Reputation: 171
In a table 'ttraces' I have many records for different tasks (whose value is held in 'taskid' column and is a foreign key of a column 'id' in a table 'ttasks'). Each task inserts a record to 'ttraces' every 8-10 seconds, so caching data to increase performance is not a good idea. What I need is to select only the newest records for each task from 'ttraces', that means the records with the maximum value of the column 'time'. At the moment, I have over 500000 records in the table. The very simplified structure of these two tables looks as follows:
-----------------------
| ttasks |
-----------------------
| id | name | blocked |
-----------------------
---------------------
| ttraces |
---------------------
| id | taskid | time |
---------------------
And my query is shown below:
SELECT t.name,tr.time
FROM
ttraces tr
JOIN
ttasks t ON tr.itask = t.id
JOIN (
SELECT taskid, MAX(time) AS max_time
FROM ttraces
GROUP BY itask
) x ON tr.taskid = x.taskid AND tr.time = x.max_time
WHERE t.blocked
All columns used in WHERE and JOIN clauses are indexed. As for now the query runs for ~1,5 seconds. It's extremely crucial to increase its speed. Thanks for all suggestions. BTW: the database is running on a hosted, shared server and I can't move it anywhere else for the moment.
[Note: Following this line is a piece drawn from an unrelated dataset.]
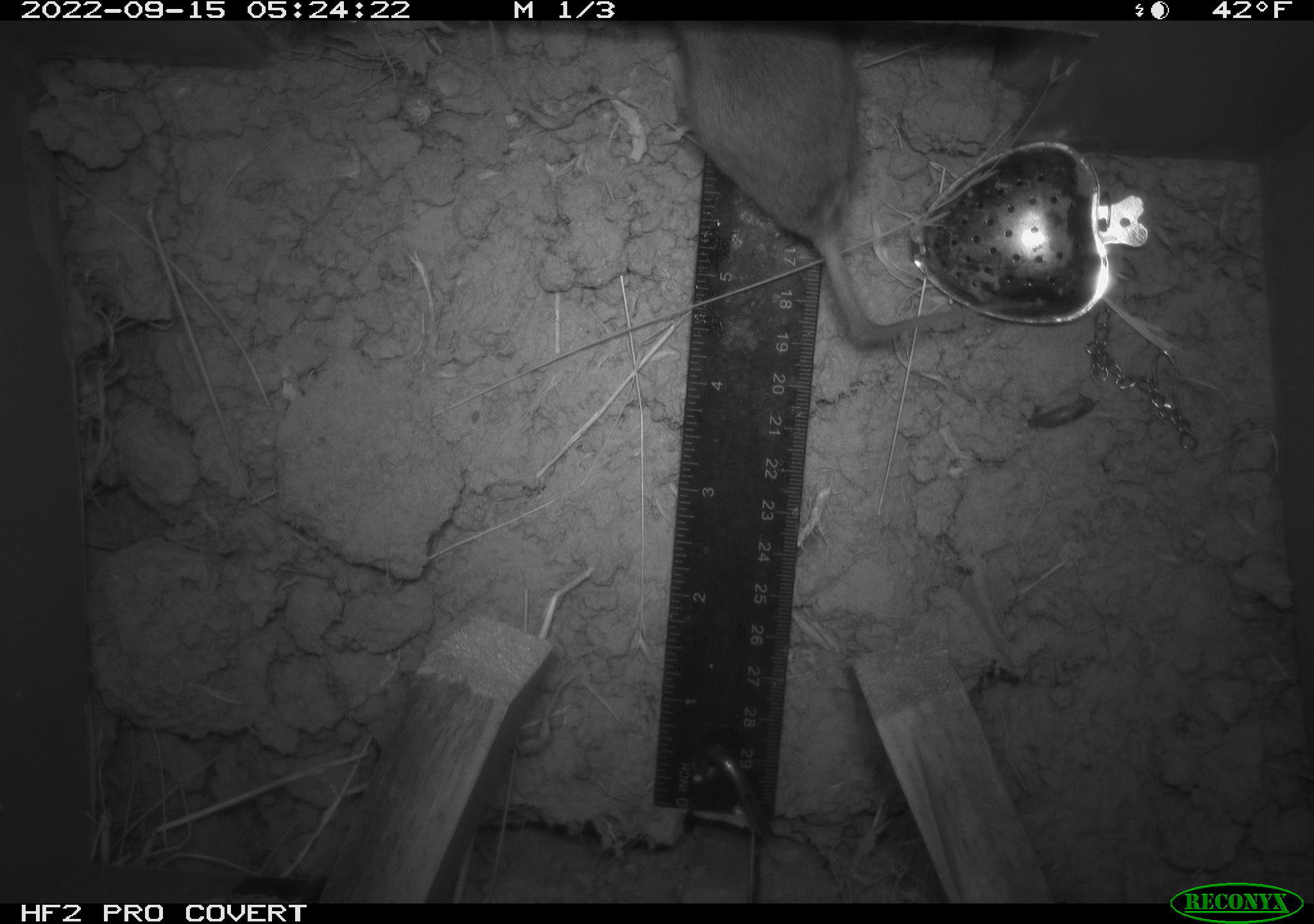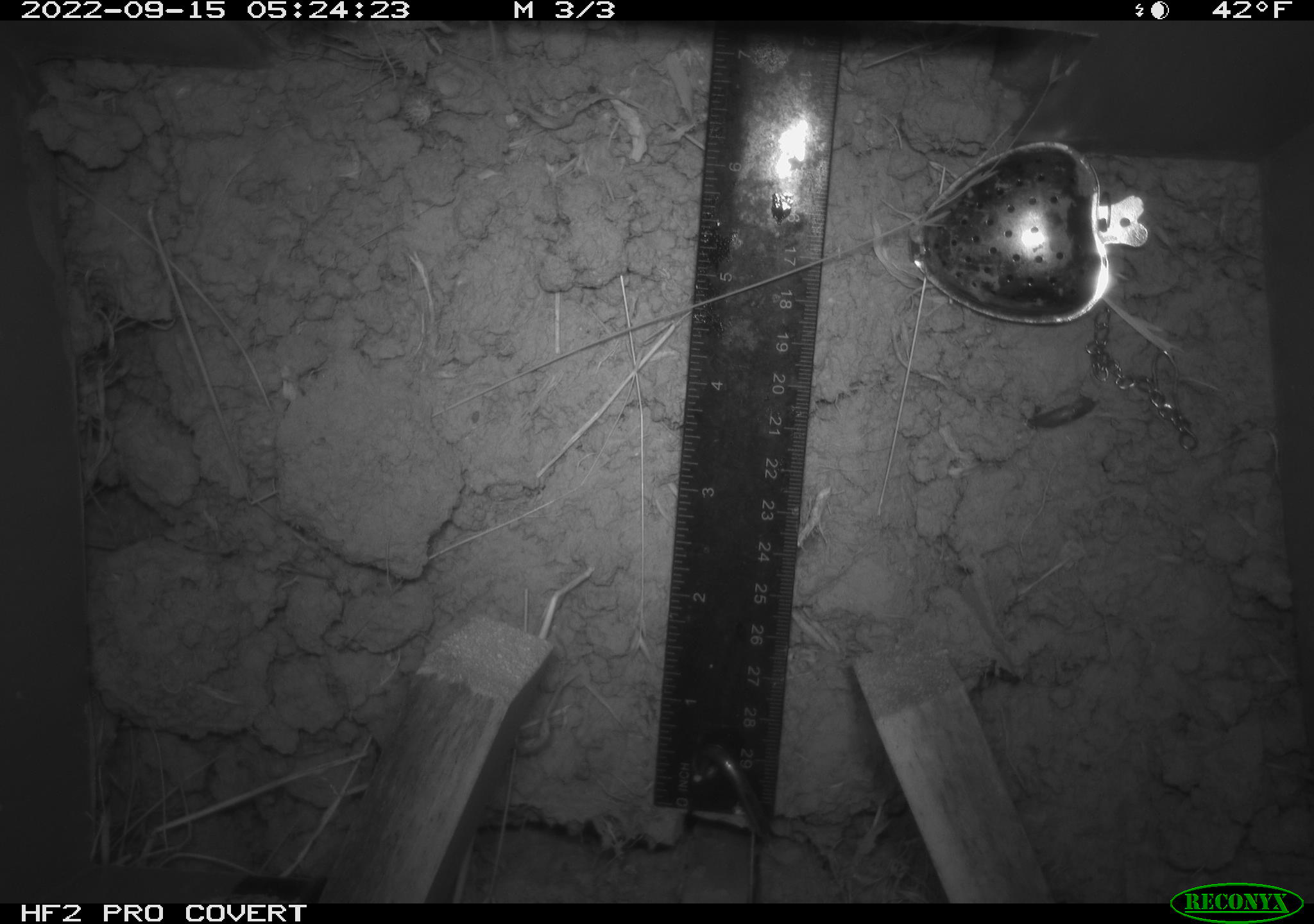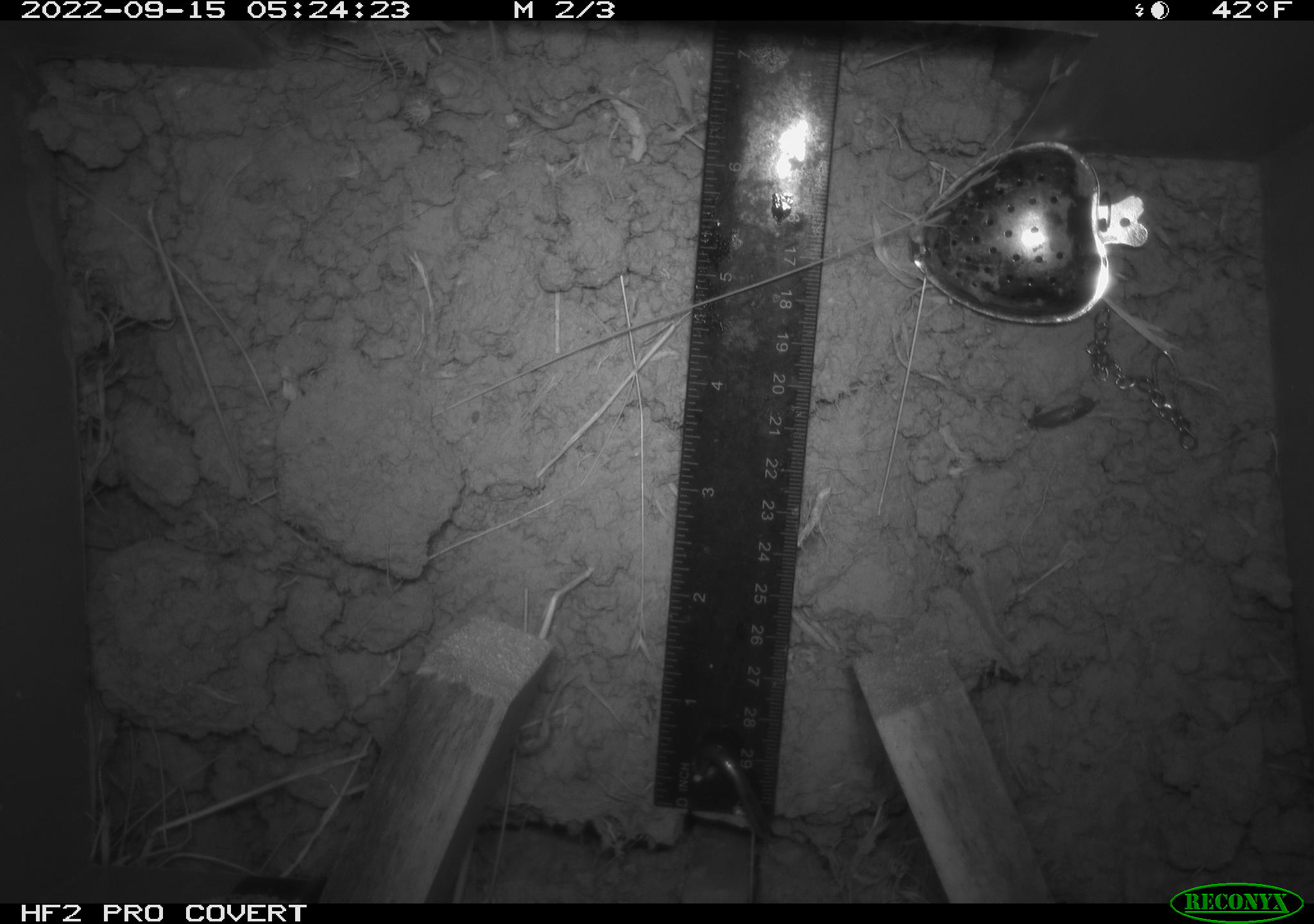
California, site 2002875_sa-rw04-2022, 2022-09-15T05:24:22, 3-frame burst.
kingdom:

[EDIT] EXPLAIN SELECT... results are:
--------------------------------------------------------------------------------------------------------------
id select_type table type possible_keys key key_len ref rows Extra
--------------------------------------------------------------------------------------------------------------
1 PRIMARY <derived2> ALL NULL NULL NULL NULL 74
1 PRIMARY t eq_ref PRIMARY PRIMARY 4 x.taskid 1 Using where
1 PRIMARY tr ref taskid,time time 9 x.max_time 1 Using where
2 DERIVED ttraces index NULL itask 5 NULL 570853
--------------------------------------------------------------------------------------------------------------
The engine is InnoDB.
Upvotes: 2
Views: 965
Reputation: 29629
I may be having a bit of a moment, but is this query not logically the same, and (almost certainly) faster?
SELECT t.id, t.name,max(tr.time)
FROM
ttraces tr
JOIN
ttasks t ON tr.itask = t.id
where BLOCKED
group by t.id, t.name
Upvotes: 1
Reputation: 125214
If there are many traces for each task then you can keep a table with only the newest traces. Whenever you insert into ttraces you also upsert into ttraces_newest:
insert into ttraces_newest (id, taskid, time) values
(3, 1, '2012-01-01 08:02:01')
on duplicate key update
`time` = current_timestamp
The primary key to ttraces_newest would be (id, taskid). Querying ttraces_newest would be cheaper. How much cheaper depends on how many traces there are to each task. Now the query is:
SELECT t.name,tr.time
FROM
ttraces_newest tr
JOIN
ttasks t ON tr.itask = t.id
WHERE t.blocked
Upvotes: 0
Reputation: 788
Does this code return correct result? If so how is its speed time?
SELECT t.name, max_time
FROM ttasks t JOIN (
SELECT taskid, MAX(time) AS max_time
FROM ttraces
GROUP BY taskid
) x ON t.id = x.taskid
Upvotes: 0
Reputation: 1318
Here's my idea... You need one composite index on ttraces
having taskid
and time
columns (in that order). Than, use this query:
SELECT t.name,
trm.mtime
FROM ttasks AS t
JOIN (SELECT taskid,
Max(time) AS mtime
FROM ttraces
GROUP BY taskid) AS trm
ON t.id = trm.taskid
WHERE t.blocked
Upvotes: 0